You may be confused. .NET Standard 2.0 support for UWP means the upgrade path is (finally) here today. Start a UWP project in VS 2017.4, make sure the project targets the Fall Creator's Update (the Windows 10 feature update to be released at the end of this month), and from that UWP app you can now add a reference to almost anything on NuGet you want. .NET Standard 2.0 support means that if it ran on the .NET Framework 4.x, it likely runs on UWP now (with rarer but obvious exceptions like using old WPF or WinForms libraries, some of which will still "work" as no-ops not actually doing anything).

Again, I'm not sure how much clearer of an upgrade path you could want? If you have a WPF app today, everything but the XAML will work in Fall Creators Update UWP. The XAML may even be trivial to convert to UWP XAML, they are related like family.
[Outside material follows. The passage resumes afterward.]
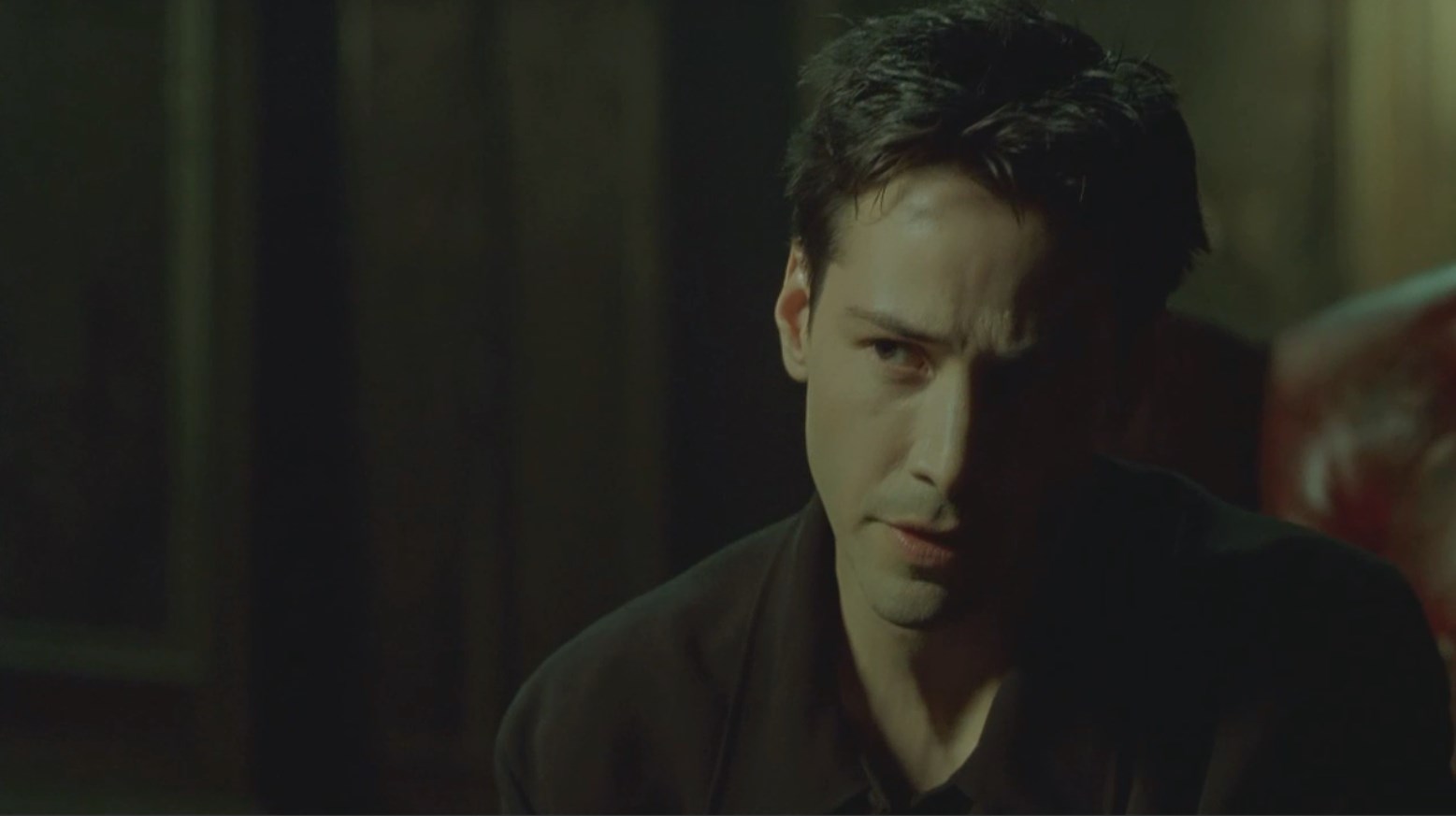 Нео — Матрица повсюду. Она окружает нас. Даже сейчас, она с нами рядом. Ты видишь ее, когда смотришь в окно или включаешь телевизор. Ты ощущаешь ее, когда работаешь, идешь в церковь, когда платишь налоги. Целый мирок надвинутый на глаза, чтобы спрятать правду.
— Какую?
— Что ты только раб, Нео. Как и все, ты с рождения в цепях. С рождения в тюрьме, которой не почуешь и не коснешься. В темнице для разума.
Wait so are you saying UWP apps can now access the machine they're running on in a sane manner (so, limited only by the privileges of the user who ran the app, without additional limitations enforced by the platform itself)?
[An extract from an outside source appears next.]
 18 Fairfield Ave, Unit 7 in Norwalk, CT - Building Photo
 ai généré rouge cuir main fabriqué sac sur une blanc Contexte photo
Because that was the main limitation of Metro apps, you couldn't really do anything useful with them, you couldn't even access the hard drive normally or edit the windows registry. This is why you couldn't "upgrade". It wasn't an upgrade to any previous tech, it was a downgrade as the platform literally had less capabilities. It is, or at least was, basically a platform for making sandboxed mobile apps that you can run on the desktop...

This is why they clearly weren't (at least Metro, I haven't worked with UWP) an "upgrade" to anything. Silverlight wasn't an "upgrade" to WPF for the exact same reason. It was a more limited platform and you couldn't switch WPF apps over. So MS calling Silverlight or Metro a new version of WPF would have been retarded.
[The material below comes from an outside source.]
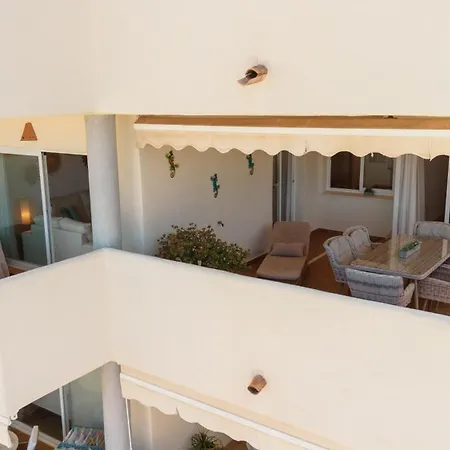 아파트 With Private Terrace, Just 10 Minutes By Car From Elviria Beach,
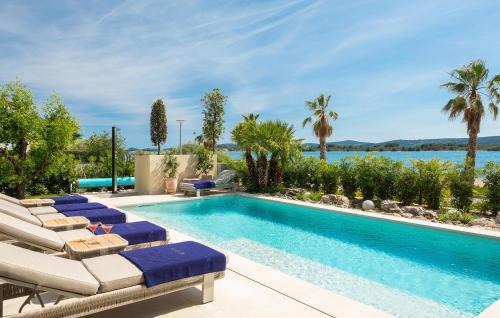 Turanj House | Stunning Home In Turanj With Sauna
Things are still sandboxed, but the sandbox has grown a lot since early Windows 8 ("Metro" era). Depending on your definition of "sane", it seems rather "sane" to me to have at least some sandbox protection of the applications to run. Yes, Windows 8 felt like a straight-jacket more than a sandbox to some, but current UWP, especially with .NET Standard 2.0 support in the FCU, at least builds with most of the libraries even if some of them are essentially no-ops or (security) exceptions at runtime.

So, you still can't touch the registry by default, but why would you want to? There are much better places to store stuff.

The UWP is meant to be a replacement for Win32, so it shouldn't be a shock that a lot of Win32 components aren't available by default.

However, you can use the Desktop Bridge and request permission in your app manifest for more privileges, including things like registry access. The Desktop Bridge has a lot of examples out there on things you can do. You can use the Desktop Bridge to transition a WPF app slowly to UWP over time. For instance, you could launch UWP screens from your WPF app, allowing you to move piece-at-a-time if you wanted. There are even samples on how to migrate settings currently stored in the registry (ugh, why) over to Local AppData storage like a proper application, to transition away from Win32 bad practices. (Of course, the parts of the application that need the Desktop Bridge will only work on Windows with a Win32 subsystem.)


There was no migration story. Usually an API gets more features but in this case they took away a lot of critical stuff. A lot of us write applications that need the full power of the OS and not just a small arbitrarily chosen subset.